• [INPUT]:

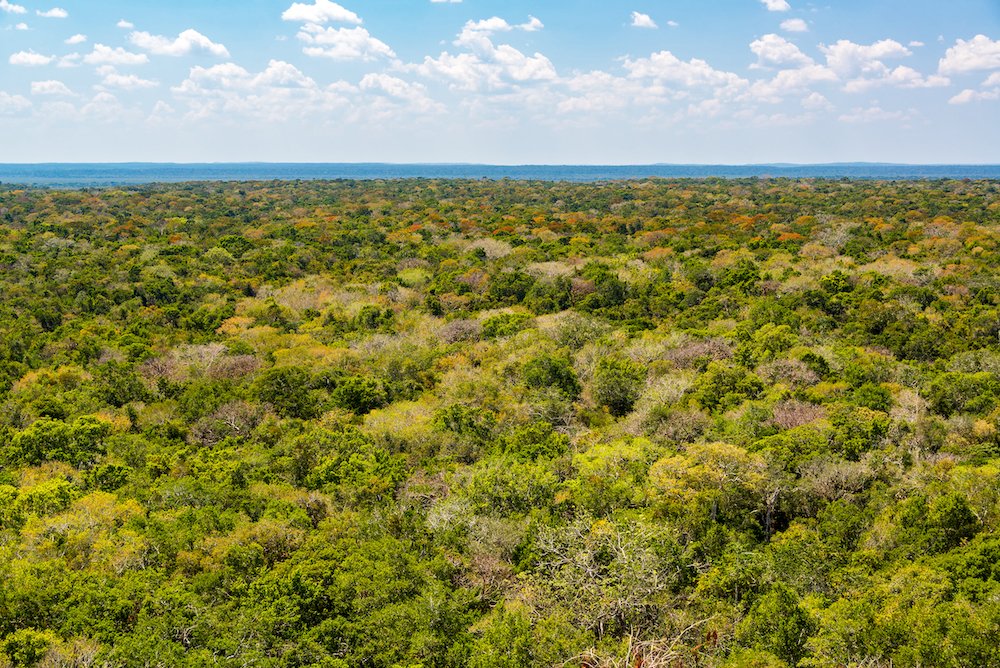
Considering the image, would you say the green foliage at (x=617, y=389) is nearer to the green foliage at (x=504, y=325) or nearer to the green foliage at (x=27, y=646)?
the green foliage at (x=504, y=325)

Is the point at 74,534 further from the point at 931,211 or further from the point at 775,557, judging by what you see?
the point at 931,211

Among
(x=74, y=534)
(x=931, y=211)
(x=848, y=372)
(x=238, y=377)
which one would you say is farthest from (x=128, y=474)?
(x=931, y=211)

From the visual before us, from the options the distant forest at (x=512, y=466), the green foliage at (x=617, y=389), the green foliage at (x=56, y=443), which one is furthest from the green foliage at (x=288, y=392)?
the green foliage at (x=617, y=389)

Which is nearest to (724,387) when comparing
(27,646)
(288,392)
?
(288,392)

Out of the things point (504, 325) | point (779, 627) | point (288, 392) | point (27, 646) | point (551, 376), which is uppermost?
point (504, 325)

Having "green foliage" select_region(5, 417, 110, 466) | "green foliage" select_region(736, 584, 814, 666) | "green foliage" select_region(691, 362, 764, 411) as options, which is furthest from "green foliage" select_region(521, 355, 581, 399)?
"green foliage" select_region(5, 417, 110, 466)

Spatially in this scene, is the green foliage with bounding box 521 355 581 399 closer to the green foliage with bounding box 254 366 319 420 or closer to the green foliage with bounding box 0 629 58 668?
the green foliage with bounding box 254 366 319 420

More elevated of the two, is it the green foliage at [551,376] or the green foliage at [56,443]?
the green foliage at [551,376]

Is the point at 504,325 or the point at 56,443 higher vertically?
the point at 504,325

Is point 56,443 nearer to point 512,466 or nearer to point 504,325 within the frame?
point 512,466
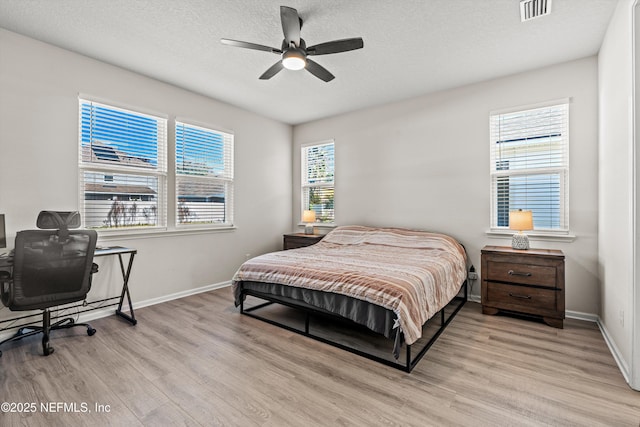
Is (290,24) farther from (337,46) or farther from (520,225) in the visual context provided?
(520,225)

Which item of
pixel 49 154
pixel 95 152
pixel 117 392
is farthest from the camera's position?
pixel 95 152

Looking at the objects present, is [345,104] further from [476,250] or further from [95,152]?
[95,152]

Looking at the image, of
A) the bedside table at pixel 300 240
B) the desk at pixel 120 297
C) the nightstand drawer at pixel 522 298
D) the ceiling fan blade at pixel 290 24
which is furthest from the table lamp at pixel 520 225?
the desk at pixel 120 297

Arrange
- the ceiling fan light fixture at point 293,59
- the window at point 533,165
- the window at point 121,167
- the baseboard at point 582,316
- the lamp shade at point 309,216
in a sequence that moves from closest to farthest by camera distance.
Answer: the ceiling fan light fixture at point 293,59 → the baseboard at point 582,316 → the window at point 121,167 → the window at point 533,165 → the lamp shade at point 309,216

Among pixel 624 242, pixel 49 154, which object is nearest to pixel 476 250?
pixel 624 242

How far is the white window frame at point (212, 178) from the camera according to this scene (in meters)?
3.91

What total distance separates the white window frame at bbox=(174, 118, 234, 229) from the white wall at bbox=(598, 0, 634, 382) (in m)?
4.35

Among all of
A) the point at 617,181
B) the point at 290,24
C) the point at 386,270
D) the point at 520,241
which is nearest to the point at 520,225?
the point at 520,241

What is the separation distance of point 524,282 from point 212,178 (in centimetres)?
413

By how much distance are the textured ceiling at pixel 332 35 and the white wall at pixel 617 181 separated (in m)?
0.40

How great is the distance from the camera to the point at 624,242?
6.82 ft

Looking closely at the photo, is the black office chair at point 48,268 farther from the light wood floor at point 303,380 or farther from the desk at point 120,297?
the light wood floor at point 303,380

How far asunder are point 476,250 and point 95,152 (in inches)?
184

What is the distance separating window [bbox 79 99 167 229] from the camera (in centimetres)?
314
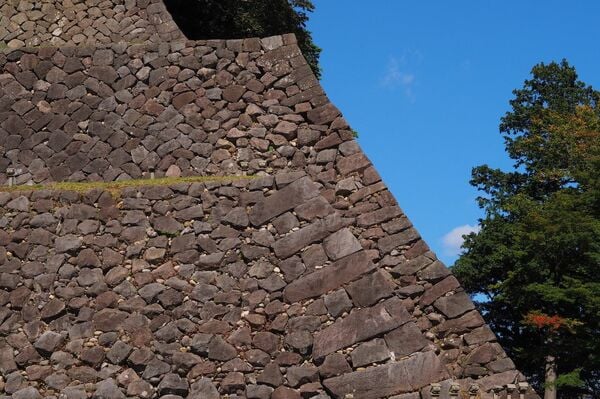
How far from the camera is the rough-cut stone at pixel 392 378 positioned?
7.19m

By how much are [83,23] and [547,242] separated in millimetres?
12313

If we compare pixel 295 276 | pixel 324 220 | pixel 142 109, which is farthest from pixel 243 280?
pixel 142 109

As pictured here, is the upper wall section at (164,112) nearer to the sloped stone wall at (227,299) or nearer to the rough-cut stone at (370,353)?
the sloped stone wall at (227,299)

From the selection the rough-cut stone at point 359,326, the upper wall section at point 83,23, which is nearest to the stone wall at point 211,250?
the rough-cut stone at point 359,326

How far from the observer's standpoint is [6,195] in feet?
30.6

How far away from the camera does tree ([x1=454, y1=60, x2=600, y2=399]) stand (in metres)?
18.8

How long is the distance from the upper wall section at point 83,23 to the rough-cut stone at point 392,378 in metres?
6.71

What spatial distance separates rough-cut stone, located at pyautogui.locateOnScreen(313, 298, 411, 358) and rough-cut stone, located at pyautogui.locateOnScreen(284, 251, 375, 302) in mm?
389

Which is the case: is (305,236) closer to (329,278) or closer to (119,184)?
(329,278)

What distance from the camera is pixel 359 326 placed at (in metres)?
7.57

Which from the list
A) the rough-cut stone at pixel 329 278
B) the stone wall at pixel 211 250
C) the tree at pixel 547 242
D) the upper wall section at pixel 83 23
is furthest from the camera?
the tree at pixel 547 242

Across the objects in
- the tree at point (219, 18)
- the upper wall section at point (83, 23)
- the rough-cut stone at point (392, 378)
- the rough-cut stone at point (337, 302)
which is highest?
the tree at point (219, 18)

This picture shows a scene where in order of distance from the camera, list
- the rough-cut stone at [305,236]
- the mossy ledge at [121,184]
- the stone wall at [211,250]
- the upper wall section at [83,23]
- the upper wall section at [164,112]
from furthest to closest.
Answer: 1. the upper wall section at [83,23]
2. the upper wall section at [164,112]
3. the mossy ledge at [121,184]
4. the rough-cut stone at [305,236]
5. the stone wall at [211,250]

* * *

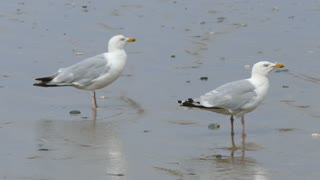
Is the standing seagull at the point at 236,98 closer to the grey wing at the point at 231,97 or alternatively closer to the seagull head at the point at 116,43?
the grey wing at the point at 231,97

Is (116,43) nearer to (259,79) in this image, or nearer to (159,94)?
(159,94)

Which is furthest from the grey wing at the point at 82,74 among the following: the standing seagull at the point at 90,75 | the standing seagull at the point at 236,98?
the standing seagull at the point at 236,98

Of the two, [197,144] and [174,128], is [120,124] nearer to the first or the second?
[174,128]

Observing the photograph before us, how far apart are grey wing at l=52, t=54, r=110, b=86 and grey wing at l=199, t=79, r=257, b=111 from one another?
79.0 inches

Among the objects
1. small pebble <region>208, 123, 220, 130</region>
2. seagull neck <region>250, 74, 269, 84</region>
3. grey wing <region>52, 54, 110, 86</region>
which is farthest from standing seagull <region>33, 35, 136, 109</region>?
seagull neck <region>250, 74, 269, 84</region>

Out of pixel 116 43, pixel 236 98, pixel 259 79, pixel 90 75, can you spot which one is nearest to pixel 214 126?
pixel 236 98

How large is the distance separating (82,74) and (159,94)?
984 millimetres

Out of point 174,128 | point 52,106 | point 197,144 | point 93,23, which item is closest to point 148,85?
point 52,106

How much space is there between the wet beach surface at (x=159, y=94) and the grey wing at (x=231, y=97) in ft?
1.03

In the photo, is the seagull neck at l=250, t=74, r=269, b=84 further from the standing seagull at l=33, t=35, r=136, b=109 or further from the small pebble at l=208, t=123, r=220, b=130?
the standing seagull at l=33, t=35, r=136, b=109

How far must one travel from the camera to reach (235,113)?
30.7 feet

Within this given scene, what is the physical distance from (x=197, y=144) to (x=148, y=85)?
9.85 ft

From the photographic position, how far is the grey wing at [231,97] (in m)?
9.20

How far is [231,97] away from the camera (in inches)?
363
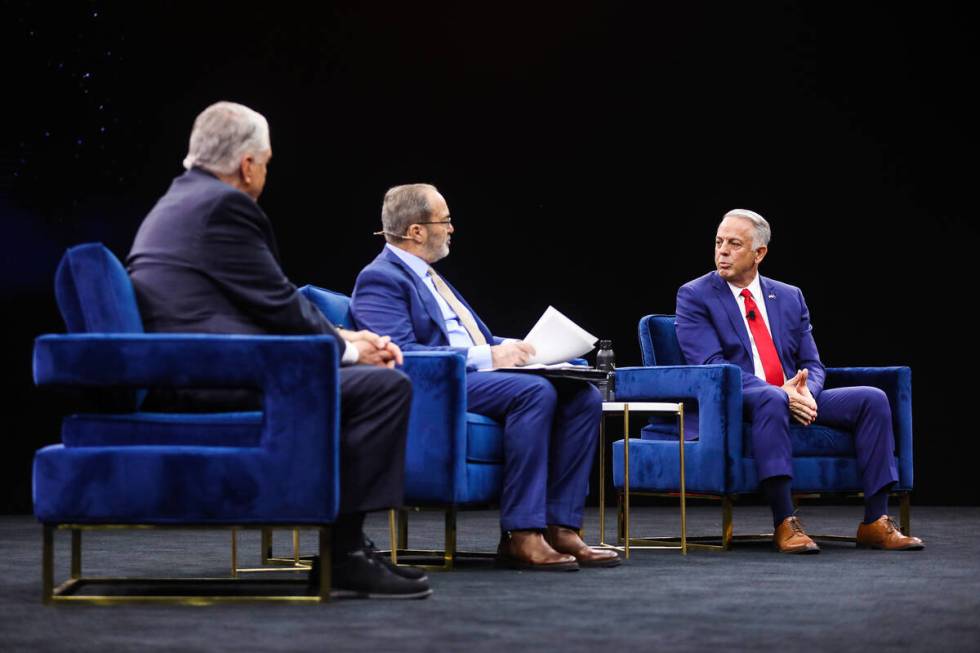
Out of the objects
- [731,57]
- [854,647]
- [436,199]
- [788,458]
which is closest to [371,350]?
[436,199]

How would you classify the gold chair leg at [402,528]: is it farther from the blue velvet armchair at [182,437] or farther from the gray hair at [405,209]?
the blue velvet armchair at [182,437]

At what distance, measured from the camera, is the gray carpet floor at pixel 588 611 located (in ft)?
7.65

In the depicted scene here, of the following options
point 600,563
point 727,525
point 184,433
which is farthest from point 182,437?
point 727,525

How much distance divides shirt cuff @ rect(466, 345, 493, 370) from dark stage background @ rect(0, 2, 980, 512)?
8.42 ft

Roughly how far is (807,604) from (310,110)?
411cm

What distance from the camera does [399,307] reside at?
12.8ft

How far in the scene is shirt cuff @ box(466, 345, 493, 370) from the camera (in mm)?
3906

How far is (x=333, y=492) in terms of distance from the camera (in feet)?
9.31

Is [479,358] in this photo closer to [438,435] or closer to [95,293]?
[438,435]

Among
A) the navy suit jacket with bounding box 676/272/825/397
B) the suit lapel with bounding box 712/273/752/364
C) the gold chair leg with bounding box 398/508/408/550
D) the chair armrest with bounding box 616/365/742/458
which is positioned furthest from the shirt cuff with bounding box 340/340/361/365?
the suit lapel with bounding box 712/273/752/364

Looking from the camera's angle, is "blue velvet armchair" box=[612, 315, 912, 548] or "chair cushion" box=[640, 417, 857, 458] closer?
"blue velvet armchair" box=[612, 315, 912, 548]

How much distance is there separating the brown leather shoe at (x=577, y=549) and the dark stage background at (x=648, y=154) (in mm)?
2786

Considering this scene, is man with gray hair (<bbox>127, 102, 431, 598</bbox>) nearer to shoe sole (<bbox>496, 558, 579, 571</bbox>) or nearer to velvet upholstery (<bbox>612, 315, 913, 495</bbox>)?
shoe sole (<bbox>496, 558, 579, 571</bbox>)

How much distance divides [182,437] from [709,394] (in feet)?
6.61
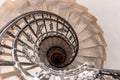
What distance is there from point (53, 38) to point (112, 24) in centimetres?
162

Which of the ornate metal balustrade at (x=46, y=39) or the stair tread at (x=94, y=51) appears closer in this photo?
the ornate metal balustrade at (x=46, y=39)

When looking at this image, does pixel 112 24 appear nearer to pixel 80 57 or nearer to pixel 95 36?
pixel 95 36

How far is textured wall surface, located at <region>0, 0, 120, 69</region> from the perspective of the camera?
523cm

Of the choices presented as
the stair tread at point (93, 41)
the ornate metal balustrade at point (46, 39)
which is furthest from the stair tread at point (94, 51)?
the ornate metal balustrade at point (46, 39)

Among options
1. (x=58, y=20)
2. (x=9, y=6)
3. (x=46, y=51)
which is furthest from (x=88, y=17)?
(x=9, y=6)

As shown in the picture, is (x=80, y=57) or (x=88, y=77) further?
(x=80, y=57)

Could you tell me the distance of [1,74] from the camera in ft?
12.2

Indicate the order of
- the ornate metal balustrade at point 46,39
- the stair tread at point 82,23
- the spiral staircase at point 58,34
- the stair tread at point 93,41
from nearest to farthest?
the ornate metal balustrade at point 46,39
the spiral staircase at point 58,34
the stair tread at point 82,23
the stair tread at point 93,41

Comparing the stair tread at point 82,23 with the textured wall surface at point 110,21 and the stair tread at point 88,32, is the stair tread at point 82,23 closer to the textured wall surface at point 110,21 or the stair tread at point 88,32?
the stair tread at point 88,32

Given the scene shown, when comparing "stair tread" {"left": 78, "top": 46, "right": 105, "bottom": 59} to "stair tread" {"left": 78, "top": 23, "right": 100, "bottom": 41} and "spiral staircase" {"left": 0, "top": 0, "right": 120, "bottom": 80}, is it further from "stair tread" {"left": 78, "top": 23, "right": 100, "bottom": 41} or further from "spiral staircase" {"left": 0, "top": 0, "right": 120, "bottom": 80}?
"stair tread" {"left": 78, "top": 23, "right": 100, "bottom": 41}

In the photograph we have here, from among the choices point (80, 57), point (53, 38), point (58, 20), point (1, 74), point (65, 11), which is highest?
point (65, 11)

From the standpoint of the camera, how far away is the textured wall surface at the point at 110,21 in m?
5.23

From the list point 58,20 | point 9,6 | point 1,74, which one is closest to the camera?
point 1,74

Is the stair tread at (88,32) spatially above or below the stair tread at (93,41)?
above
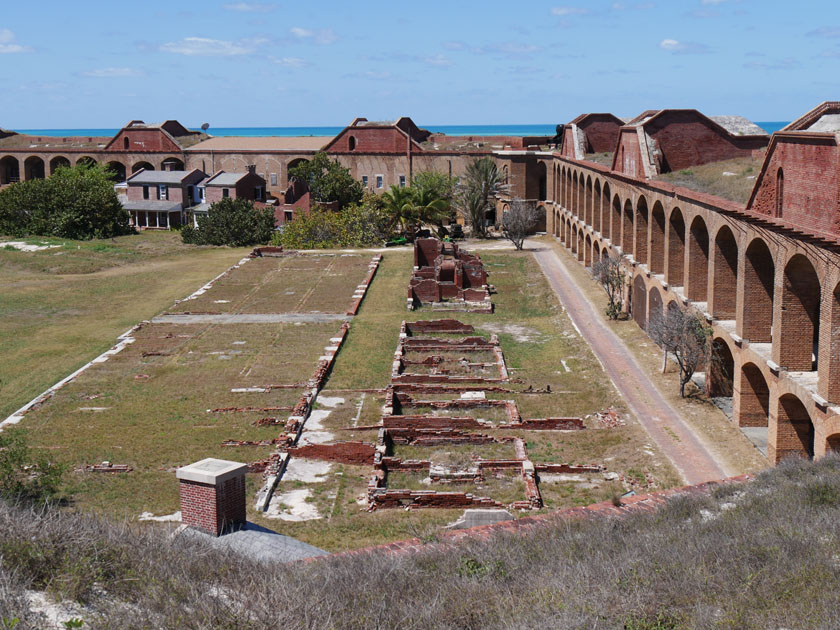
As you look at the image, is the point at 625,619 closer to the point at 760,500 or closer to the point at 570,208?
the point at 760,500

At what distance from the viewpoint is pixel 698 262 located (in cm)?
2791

* * *

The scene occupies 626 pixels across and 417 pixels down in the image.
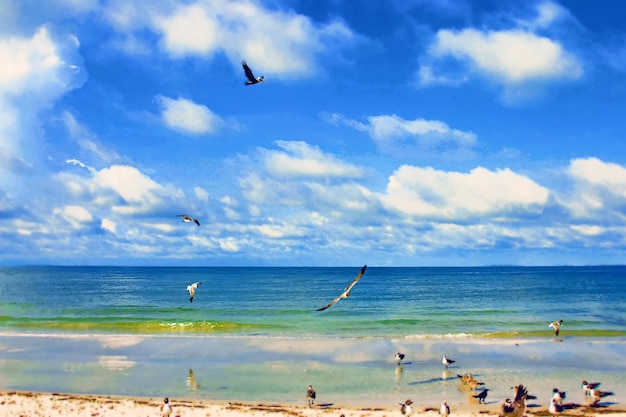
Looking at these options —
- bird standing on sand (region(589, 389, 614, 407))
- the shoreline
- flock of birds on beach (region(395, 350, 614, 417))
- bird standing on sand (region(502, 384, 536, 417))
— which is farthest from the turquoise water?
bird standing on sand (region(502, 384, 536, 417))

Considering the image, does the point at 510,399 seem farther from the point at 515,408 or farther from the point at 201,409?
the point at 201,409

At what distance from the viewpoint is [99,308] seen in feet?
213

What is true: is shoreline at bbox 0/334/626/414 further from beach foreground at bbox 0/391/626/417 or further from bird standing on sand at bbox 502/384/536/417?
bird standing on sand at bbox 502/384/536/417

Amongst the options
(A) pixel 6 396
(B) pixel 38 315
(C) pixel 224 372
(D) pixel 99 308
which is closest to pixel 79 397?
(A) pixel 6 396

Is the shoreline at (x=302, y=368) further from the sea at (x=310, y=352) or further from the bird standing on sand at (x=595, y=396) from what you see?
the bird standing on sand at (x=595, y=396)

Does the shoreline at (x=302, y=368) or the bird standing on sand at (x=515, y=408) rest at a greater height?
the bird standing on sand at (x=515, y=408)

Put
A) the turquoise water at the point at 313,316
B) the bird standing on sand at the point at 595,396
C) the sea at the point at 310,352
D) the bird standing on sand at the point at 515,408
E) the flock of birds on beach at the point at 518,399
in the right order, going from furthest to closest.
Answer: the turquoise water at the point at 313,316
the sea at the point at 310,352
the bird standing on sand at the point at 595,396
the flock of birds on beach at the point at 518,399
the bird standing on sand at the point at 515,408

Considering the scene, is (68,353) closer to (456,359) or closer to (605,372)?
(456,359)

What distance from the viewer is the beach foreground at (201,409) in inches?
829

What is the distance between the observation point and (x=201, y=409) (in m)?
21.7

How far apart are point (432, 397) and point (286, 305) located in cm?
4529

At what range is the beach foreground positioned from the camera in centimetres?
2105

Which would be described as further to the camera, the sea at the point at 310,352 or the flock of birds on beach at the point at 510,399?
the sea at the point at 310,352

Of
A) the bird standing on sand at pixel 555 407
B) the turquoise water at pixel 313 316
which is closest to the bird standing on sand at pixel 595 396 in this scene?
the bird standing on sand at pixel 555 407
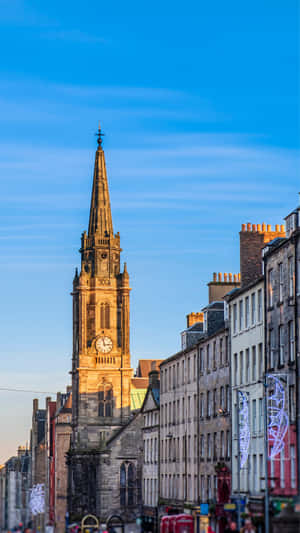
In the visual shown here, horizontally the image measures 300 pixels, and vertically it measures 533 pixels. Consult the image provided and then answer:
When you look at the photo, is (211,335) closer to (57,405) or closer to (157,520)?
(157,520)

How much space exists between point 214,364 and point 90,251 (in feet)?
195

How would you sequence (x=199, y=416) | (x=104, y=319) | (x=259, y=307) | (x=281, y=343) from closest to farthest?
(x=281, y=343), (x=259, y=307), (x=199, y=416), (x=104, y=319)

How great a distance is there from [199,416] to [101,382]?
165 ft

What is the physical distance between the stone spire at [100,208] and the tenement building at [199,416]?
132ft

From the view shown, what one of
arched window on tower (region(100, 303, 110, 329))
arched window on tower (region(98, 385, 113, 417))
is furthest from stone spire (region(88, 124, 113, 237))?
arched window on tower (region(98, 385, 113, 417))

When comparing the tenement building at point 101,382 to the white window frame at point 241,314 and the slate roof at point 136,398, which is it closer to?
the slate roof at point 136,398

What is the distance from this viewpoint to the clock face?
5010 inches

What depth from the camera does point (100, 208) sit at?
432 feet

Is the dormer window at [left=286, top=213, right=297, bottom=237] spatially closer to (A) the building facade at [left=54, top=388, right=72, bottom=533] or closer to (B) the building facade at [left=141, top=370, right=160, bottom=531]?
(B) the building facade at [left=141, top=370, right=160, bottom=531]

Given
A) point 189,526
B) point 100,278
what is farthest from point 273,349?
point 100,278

• [TASK BRIEF]:
Render the lines from the one containing "Observing the photograph" through the one containing "79.0 inches" as a JSON list of strings, one string per line, leaving out any blank lines.

• [PROBLEM SOLUTION]:
[
  "Observing the photograph before us, how far apart are grey wing at l=52, t=54, r=110, b=86 and grey wing at l=199, t=79, r=257, b=111 from one another?",
  "79.0 inches"
]